» The input:
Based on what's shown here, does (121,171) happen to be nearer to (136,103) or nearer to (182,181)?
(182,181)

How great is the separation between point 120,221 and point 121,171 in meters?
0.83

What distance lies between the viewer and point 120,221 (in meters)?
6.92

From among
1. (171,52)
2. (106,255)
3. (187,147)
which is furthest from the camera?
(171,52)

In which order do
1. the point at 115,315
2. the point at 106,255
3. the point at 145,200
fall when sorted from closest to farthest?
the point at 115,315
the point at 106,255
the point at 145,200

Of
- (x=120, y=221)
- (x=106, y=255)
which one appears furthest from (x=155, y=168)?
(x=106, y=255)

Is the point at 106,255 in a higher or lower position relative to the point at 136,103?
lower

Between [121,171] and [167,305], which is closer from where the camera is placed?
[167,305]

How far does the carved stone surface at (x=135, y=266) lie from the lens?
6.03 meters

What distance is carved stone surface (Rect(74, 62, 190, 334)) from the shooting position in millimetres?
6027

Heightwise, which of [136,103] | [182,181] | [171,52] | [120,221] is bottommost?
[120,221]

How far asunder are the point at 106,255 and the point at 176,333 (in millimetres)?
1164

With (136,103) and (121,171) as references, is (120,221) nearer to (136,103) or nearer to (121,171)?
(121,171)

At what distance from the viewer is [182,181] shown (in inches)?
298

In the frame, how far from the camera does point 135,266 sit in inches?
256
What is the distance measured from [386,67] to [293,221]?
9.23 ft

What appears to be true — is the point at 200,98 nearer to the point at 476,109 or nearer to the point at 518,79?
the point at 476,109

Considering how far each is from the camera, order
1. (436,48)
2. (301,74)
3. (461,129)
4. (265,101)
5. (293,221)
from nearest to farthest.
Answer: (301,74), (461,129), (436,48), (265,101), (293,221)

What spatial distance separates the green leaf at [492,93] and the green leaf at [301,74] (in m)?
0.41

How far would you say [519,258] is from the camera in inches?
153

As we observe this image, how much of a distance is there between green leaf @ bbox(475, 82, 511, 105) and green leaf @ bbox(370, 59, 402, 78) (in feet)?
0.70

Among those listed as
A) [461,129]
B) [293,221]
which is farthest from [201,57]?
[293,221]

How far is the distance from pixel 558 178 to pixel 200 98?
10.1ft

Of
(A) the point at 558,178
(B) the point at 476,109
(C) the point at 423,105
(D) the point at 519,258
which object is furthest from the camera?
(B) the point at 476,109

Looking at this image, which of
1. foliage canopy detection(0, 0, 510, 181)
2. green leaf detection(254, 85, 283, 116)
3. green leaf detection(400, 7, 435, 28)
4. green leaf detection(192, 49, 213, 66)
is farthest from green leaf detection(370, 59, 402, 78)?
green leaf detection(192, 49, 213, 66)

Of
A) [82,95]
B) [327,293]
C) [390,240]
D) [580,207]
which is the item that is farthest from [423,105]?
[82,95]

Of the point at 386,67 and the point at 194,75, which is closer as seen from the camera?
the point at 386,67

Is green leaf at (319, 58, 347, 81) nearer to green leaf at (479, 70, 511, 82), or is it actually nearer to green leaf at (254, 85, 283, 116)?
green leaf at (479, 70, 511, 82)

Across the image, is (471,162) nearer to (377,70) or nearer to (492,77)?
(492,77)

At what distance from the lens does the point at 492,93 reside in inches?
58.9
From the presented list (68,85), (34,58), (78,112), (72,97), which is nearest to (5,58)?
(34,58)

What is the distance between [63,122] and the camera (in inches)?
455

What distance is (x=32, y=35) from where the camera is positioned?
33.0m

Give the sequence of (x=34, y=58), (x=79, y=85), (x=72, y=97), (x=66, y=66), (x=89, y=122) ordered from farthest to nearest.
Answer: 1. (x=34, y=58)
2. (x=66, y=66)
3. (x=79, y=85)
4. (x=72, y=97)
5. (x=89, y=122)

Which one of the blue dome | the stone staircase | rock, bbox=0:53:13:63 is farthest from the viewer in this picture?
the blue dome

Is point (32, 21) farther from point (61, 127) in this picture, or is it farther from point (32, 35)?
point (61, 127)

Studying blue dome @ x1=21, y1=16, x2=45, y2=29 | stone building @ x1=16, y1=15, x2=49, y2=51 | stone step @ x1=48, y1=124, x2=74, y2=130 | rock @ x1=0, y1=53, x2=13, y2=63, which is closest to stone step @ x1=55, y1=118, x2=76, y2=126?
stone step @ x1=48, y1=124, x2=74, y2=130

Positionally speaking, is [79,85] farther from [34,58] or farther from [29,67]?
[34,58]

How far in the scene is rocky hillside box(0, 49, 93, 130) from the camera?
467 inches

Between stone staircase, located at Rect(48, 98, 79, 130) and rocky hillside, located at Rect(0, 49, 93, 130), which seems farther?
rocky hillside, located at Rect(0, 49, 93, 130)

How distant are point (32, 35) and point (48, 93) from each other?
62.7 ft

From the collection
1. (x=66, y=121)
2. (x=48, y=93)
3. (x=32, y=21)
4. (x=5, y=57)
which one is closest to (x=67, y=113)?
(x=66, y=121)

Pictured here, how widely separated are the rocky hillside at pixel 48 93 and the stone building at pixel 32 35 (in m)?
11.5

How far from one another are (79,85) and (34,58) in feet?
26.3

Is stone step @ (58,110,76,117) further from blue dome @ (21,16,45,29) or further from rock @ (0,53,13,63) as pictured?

» Task:
Begin at the line that contains "Pictured here, how" and continue through the end of the listing. Write those lines out again, requests included, with 111 added to every distance given in the answers.

» Task result:
Pictured here, how widely separated are the rocky hillside at pixel 48 93 and the stone building at pixel 32 35 (in m)?
122.5

How far from one another are (79,85) and (34,58) in feet?
137.3

Is stone step @ (58,110,76,117) further from blue dome @ (21,16,45,29) or further from rock @ (0,53,13,63) as pictured?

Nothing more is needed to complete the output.